Speaking of heartbreak, I managed to undo my grafting fail, and have finished knitting all the pieces of my Nadine tunic, which are currently sitting around monopolizing all the KnitPicks Options cables in the house. (Pro tip: they double as the longest stitch holders ever, which are necessary for this project.) Maaaybe later today I will make another attempt at the grafting — or maybe I will let them languish for awhile longer and think about what they’ve done wrong.
This is the beginning of a Rick sock, from Cookie A’s new book. The stitch pattern is ingenious; now that I’ve got the hang of it, I don’t need to look at the chart or even use a row counter, because you just apply a pretty simple algorithm to the stitches as they present themselves to you. Caper Sock from String Theory has instantly become my favorite sock yarn ever — it’s 80% merino, 10% cashmere, and 10% nylon, and it’s super squishy and super soft. It’s a little heavier than other sock yarns I’ve used, and knits up into a nice, sturdy fabric. The one word of warning I’d give is that since it’s a little heavier than your average sock yarn, you may have trouble getting gauge with some patterns — with these Rick socks, my gauge is a little larger than specified, but that’s just fine, because my legs are a little larger than the size the pattern is written for anyway (but not large enough to warrant doing an extra repeat of the lace), and it seems to be working out fine.
I fell so hard for this yarn when I started working with it that I immediately up and ordered another skein in a different color, without even having definite plans for what it would become:
Sigh — I am such a sucker for blue-green.
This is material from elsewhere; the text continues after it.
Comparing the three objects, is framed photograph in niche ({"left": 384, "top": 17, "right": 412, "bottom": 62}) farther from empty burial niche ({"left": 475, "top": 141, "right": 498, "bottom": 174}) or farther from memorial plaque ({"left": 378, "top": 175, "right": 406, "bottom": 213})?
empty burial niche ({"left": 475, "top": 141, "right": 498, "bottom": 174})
String theory has some gorgeous dye jobs (I am currently lusting after the new “Blue Hill” colorway & am thinking seriously about jumping on it before they sell out at Sock Summit next month), but they suffer from a serious inability to name their colorways. They seem to default to “Fusion” when they can’t think of anything else — currently on their website, they are selling a parrot green, a sea green, a purple, a rose, and a yellow under that name, which is also the name of the skein above. Clearly, what they need is to hire a poet to name their colors for them.